[Given data — start]

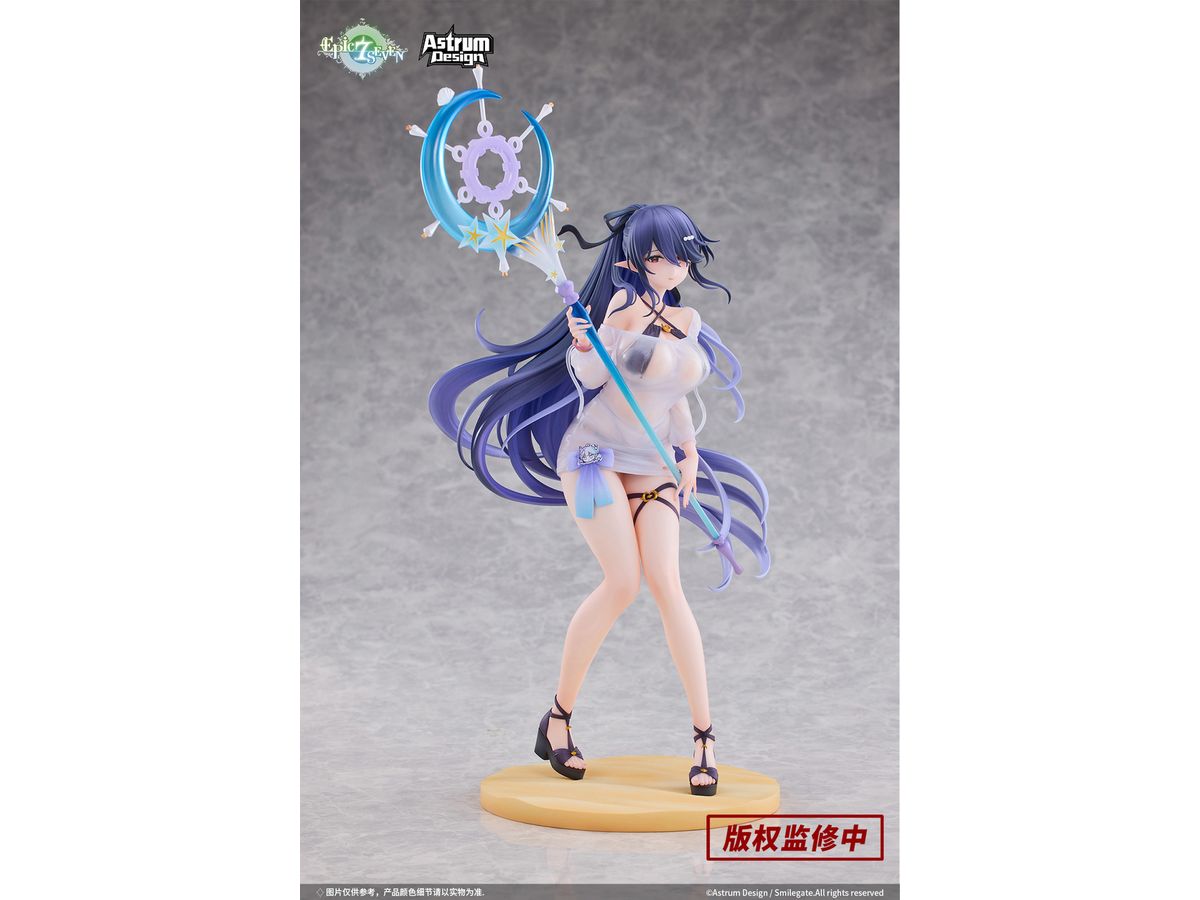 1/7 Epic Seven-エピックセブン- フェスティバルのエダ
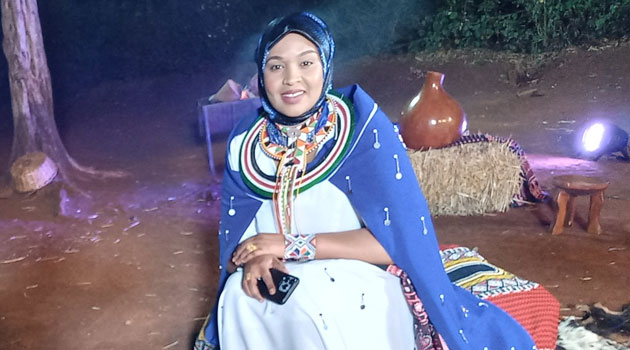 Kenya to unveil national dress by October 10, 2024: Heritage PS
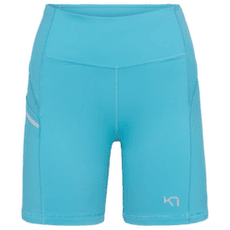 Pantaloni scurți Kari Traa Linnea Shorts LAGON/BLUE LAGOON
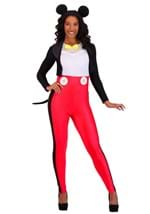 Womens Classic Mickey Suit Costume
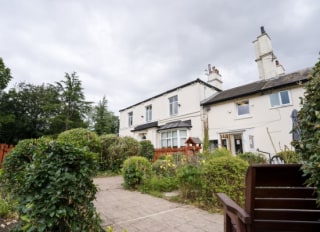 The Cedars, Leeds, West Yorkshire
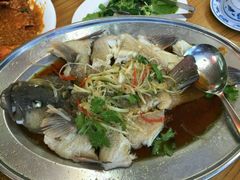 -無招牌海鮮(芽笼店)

[Given data — finish]

Repeat everything in the records above exactly, except the pictures.

 1/7 Epic Seven-エピックセブン- フェスティバルのエダ
 Kenya to unveil national dress by October 10, 2024: Heritage PS
 Pantaloni scurți Kari Traa Linnea Shorts LAGON/BLUE LAGOON
 Womens Classic Mickey Suit Costume
 The Cedars, Leeds, West Yorkshire
 -無招牌海鮮(芽笼店)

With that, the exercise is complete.